Document images with source code
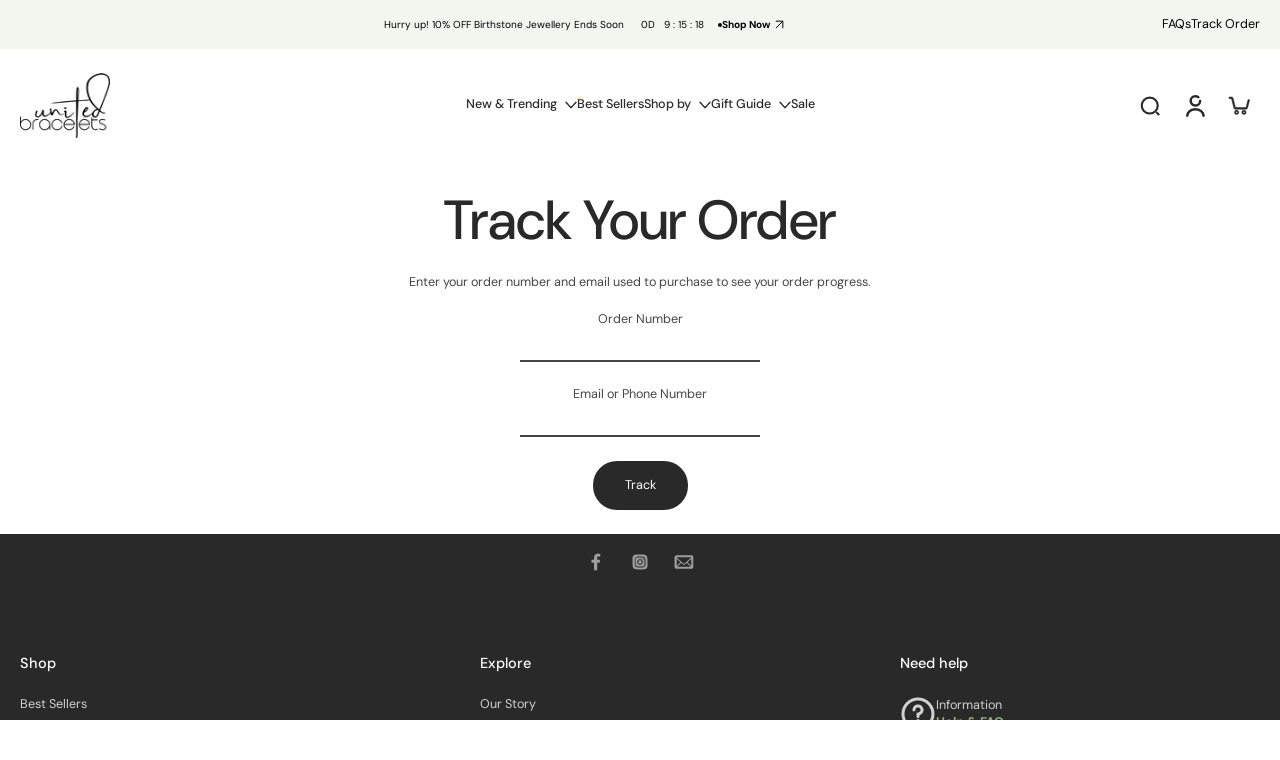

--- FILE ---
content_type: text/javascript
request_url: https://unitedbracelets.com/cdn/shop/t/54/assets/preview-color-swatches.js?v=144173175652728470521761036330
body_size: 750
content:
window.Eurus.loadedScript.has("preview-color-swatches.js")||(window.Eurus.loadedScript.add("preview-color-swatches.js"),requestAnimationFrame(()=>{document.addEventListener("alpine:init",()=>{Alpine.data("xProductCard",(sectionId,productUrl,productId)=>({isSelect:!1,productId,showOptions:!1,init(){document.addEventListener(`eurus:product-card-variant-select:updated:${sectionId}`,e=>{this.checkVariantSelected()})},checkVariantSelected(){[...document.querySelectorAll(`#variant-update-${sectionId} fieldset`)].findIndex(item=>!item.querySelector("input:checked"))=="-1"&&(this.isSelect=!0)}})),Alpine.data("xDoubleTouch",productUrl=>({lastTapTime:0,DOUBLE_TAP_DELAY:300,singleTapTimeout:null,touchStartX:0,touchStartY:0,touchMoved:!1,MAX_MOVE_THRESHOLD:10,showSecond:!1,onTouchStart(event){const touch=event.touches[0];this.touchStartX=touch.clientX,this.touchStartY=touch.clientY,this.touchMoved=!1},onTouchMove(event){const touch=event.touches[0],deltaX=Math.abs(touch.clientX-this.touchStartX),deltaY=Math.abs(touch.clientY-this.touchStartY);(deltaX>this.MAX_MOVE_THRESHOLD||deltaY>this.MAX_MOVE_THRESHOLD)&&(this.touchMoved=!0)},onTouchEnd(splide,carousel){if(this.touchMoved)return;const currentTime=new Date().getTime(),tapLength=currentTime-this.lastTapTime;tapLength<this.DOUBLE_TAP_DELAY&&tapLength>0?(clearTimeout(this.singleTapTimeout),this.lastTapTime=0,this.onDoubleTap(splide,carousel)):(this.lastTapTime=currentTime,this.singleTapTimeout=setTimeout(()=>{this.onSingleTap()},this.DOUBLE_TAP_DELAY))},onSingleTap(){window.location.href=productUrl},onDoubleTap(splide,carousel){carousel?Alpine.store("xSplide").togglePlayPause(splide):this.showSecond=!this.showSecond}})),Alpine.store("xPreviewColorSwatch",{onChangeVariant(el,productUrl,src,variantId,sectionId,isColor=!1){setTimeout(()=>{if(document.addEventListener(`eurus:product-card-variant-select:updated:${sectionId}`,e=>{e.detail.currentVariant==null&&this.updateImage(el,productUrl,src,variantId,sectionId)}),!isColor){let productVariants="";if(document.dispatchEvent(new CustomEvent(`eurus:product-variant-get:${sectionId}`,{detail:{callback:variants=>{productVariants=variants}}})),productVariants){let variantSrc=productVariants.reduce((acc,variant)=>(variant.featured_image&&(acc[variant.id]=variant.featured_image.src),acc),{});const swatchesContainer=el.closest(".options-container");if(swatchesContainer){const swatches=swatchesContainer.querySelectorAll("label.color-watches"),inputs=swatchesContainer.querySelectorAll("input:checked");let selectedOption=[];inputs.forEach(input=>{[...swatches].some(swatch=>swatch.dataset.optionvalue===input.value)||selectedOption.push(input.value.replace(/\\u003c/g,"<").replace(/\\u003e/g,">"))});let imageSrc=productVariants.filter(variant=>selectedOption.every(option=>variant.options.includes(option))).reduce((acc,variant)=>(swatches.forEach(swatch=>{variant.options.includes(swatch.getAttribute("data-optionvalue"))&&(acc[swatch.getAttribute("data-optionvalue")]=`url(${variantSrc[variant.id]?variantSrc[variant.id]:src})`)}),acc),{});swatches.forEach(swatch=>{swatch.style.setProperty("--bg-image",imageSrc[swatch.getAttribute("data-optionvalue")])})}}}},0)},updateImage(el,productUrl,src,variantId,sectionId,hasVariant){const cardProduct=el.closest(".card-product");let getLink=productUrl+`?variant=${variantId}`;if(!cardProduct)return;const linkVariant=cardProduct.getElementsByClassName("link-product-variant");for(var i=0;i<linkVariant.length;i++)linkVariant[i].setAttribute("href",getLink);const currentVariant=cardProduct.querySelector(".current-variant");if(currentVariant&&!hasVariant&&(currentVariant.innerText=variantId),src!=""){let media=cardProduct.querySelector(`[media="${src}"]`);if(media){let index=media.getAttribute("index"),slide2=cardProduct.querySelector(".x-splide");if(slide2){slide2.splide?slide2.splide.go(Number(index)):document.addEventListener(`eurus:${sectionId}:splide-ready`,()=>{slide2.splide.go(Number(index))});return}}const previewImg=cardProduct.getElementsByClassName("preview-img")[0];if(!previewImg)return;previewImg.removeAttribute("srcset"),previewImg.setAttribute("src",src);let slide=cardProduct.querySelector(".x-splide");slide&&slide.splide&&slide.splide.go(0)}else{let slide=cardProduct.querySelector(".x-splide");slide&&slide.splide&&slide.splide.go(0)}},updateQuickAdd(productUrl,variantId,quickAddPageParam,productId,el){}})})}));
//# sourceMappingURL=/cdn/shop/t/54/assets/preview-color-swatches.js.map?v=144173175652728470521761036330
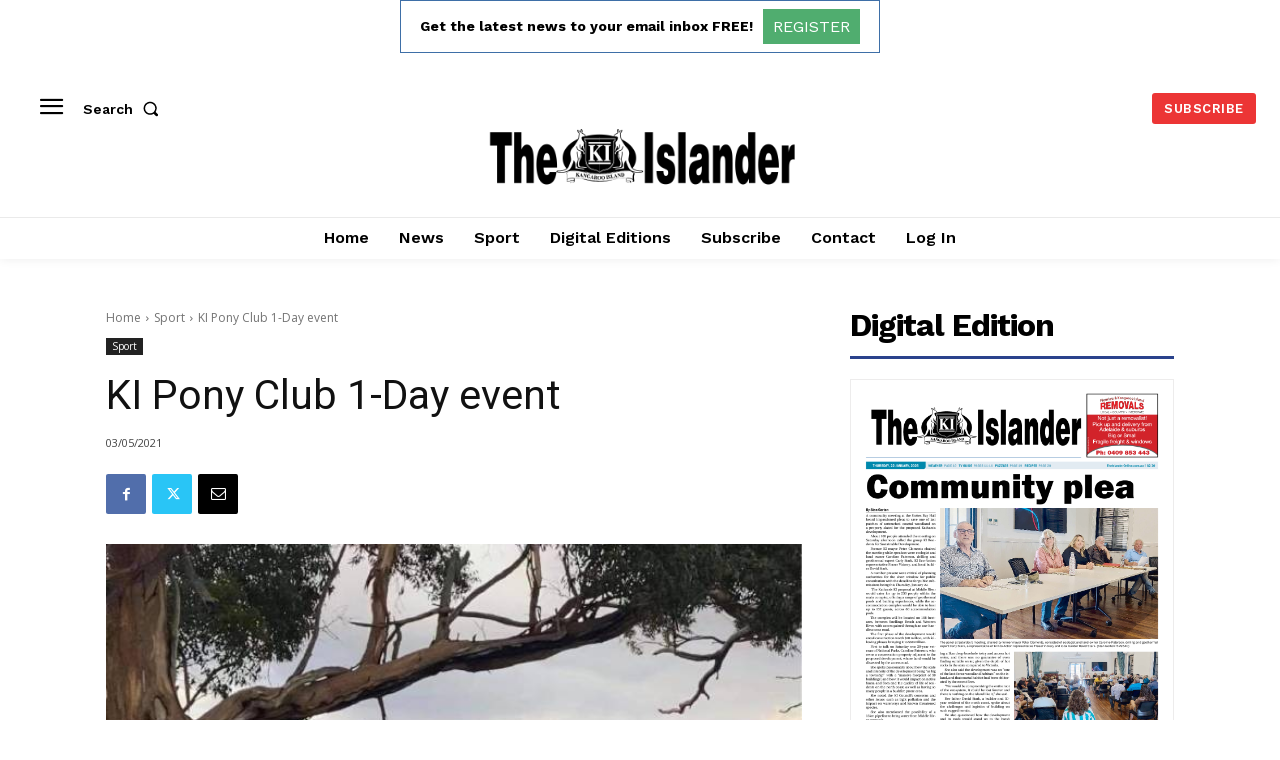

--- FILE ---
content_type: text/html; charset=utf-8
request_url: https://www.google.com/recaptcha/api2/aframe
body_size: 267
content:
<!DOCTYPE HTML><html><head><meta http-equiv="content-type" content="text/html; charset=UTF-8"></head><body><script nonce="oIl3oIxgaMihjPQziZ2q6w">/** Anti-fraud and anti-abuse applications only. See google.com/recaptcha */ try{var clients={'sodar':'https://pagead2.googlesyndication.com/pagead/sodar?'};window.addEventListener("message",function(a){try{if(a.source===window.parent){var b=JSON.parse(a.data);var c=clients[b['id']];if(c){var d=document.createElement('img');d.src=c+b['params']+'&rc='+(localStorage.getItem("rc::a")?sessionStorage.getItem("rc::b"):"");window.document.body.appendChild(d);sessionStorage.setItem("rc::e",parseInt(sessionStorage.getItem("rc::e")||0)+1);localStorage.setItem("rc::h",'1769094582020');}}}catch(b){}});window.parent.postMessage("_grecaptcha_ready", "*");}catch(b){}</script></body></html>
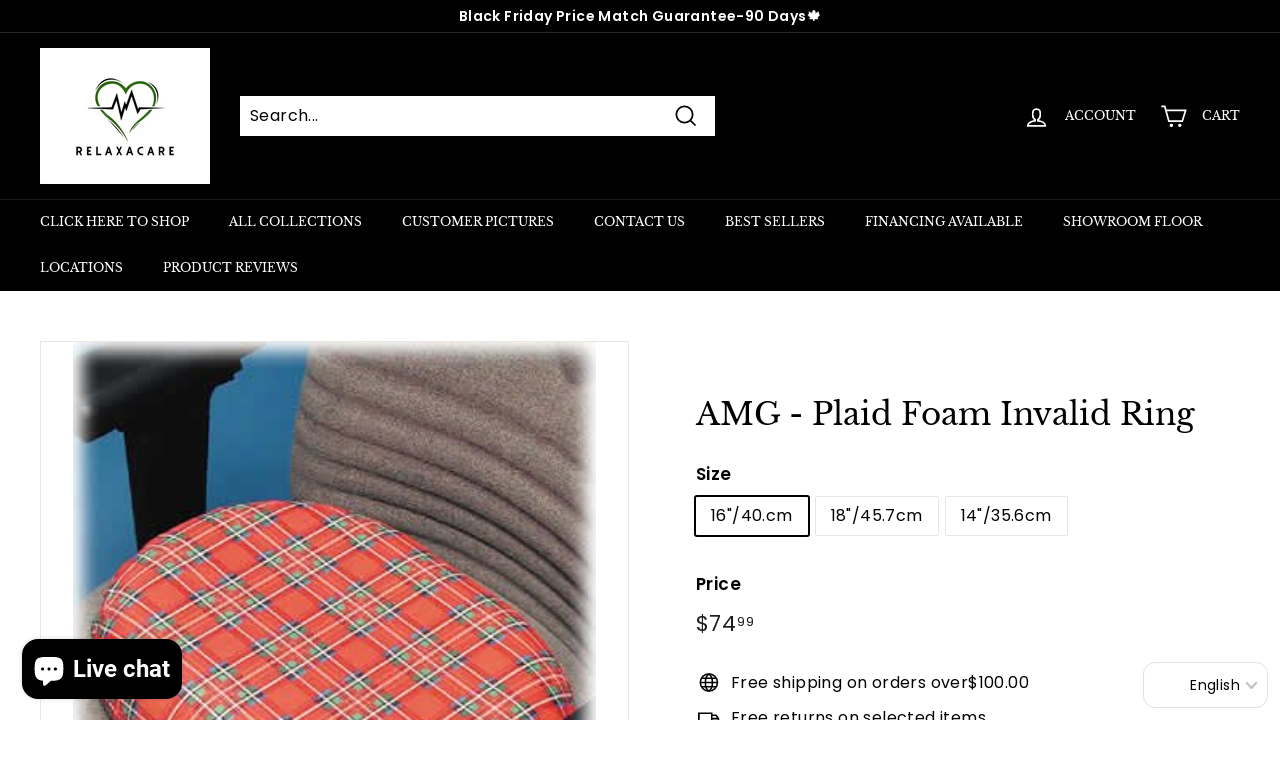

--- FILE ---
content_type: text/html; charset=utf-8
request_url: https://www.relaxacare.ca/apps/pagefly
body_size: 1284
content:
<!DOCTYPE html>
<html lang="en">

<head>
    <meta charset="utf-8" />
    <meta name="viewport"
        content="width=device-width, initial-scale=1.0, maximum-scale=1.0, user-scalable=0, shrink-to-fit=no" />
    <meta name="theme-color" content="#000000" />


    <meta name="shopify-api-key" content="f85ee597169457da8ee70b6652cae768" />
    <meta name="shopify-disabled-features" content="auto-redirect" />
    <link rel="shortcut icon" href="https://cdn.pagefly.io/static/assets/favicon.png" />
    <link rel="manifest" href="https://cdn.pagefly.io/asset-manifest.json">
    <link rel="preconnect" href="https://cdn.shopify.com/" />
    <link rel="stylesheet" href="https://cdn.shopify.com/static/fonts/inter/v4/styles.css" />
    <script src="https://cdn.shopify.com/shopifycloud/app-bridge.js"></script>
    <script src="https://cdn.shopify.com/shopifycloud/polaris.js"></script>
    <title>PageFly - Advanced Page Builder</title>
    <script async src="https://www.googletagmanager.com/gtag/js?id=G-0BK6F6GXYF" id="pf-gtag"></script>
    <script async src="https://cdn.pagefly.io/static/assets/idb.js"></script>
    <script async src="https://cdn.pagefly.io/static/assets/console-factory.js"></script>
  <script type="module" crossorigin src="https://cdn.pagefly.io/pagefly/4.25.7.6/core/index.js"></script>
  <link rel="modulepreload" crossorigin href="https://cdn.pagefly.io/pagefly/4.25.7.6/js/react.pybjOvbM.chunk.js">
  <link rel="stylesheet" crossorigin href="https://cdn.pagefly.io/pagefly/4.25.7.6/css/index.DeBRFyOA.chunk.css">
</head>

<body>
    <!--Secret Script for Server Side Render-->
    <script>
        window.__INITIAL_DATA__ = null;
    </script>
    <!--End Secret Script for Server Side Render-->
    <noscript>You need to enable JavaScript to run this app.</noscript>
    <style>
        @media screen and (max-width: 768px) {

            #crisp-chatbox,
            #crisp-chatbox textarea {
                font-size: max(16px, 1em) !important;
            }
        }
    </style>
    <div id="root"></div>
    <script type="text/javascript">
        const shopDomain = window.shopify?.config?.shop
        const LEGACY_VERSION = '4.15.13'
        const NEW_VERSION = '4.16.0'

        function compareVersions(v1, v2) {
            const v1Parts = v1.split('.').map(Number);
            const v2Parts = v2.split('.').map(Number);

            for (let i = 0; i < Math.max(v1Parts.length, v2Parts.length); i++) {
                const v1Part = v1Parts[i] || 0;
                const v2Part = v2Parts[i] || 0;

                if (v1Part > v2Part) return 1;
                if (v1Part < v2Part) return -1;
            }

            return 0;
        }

- [TASK DIRECTIONS] Every line from the one with "font-size: max(16px, 1em)" through the last line of the records above should be returned exactly, please, and no others.

- [TASK RESPONSE]
                font-size: max(16px, 1em) !important;
            }
        }
    </style>
    <div id="root"></div>
    <script type="text/javascript">
        const shopDomain = window.shopify?.config?.shop
        const LEGACY_VERSION = '4.15.13'
        const NEW_VERSION = '4.16.0'

        function compareVersions(v1, v2) {
            const v1Parts = v1.split('.').map(Number);
            const v2Parts = v2.split('.').map(Number);

            for (let i = 0; i < Math.max(v1Parts.length, v2Parts.length); i++) {
                const v1Part = v1Parts[i] || 0;
                const v2Part = v2Parts[i] || 0;

                if (v1Part > v2Part) return 1;
                if (v1Part < v2Part) return -1;
            }

            return 0;
        }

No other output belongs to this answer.